**What needs to be done**
Return every record exactly. Omit nothing.

◇ ◇ ◇ ◇

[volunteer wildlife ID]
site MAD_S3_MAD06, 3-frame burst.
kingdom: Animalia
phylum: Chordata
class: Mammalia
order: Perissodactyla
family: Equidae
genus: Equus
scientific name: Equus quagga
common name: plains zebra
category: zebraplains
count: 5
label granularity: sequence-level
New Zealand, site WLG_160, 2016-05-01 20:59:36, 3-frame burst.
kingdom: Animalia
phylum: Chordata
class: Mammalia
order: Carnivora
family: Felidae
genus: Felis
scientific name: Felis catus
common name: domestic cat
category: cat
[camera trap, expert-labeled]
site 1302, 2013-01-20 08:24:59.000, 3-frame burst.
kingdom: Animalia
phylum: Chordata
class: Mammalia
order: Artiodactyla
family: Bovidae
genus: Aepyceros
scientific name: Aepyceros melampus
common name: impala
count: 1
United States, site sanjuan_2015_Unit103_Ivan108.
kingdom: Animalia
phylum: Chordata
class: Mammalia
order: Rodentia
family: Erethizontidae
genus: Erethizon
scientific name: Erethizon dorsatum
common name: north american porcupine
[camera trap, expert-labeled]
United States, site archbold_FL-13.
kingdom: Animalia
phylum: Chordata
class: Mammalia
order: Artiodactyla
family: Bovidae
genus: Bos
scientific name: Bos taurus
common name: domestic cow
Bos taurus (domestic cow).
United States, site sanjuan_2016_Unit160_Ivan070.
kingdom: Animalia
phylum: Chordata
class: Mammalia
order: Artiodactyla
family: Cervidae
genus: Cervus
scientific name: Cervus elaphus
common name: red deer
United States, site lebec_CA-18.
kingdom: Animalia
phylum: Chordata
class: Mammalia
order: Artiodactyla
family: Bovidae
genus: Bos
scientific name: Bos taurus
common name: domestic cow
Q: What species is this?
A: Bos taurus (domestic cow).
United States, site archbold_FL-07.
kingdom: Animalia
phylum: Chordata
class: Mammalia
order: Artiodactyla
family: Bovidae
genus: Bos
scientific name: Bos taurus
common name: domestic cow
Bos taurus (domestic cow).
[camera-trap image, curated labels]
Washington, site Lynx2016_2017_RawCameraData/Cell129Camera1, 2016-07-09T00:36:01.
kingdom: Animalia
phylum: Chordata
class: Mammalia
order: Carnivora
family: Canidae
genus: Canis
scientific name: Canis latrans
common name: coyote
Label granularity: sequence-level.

◇ ◇ ◇ ◇

**Reply**
[volunteer wildlife ID]
site MAD_S3_MAD06, 3-frame burst.
kingdom: Animalia
phylum: Chordata
class: Mammalia
order: Perissodactyla
family: Equidae
genus: Equus
scientific name: Equus quagga
common name: plains zebra
category: zebraplains
count: 5
label granularity: sequence-level
New Zealand, site WLG_160, 2016-05-01 20:59:36, 3-frame burst.
kingdom: Animalia
phylum: Chordata
class: Mammalia
order: Carnivora
family: Felidae
genus: Felis
scientific name: Felis catus
common name: domestic cat
category: cat
[camera trap, expert-labeled]
site 1302, 2013-01-20 08:24:59.000, 3-frame burst.
kingdom: Animalia
phylum: Chordata
class: Mammalia
order: Artiodactyla
family: Bovidae
genus: Aepyceros
scientific name: Aepyceros melampus
common name: impala
count: 1
United States, site sanjuan_2015_Unit103_Ivan108.
kingdom: Animalia
phylum: Chordata
class: Mammalia
order: Rodentia
family: Erethizontidae
genus: Erethizon
scientific name: Erethizon dorsatum
common name: north american porcupine
[camera trap, expert-labeled]
United States, site archbold_FL-13.
kingdom: Animalia
phylum: Chordata
class: Mammalia
order: Artiodactyla
family: Bovidae
genus: Bos
scientific name: Bos taurus
common name: domestic cow
Bos taurus (domestic cow).
United States, site sanjuan_2016_Unit160_Ivan070.
kingdom: Animalia
phylum: Chordata
class: Mammalia
order: Artiodactyla
family: Cervidae
genus: Cervus
scientific name: Cervus elaphus
common name: red deer
United States, site lebec_CA-18.
kingdom: Animalia
phylum: Chordata
class: Mammalia
order: Artiodactyla
family: Bovidae
genus: Bos
scientific name: Bos taurus
common name: domestic cow
Q: What species is this?
A: Bos taurus (domestic cow).
United States, site archbold_FL-07.
kingdom: Animalia
phylum: Chordata
class: Mammalia
order: Artiodactyla
family: Bovidae
genus: Bos
scientific name: Bos taurus
common name: domestic cow
Bos taurus (domestic cow).
[camera-trap image, curated labels]
Washington, site Lynx2016_2017_RawCameraData/Cell129Camera1, 2016-07-09T00:36:01.
kingdom: Animalia
phylum: Chordata
class: Mammalia
order: Carnivora
family: Canidae
genus: Canis
scientific name: Canis latrans
common name: coyote
Label granularity: sequence-level.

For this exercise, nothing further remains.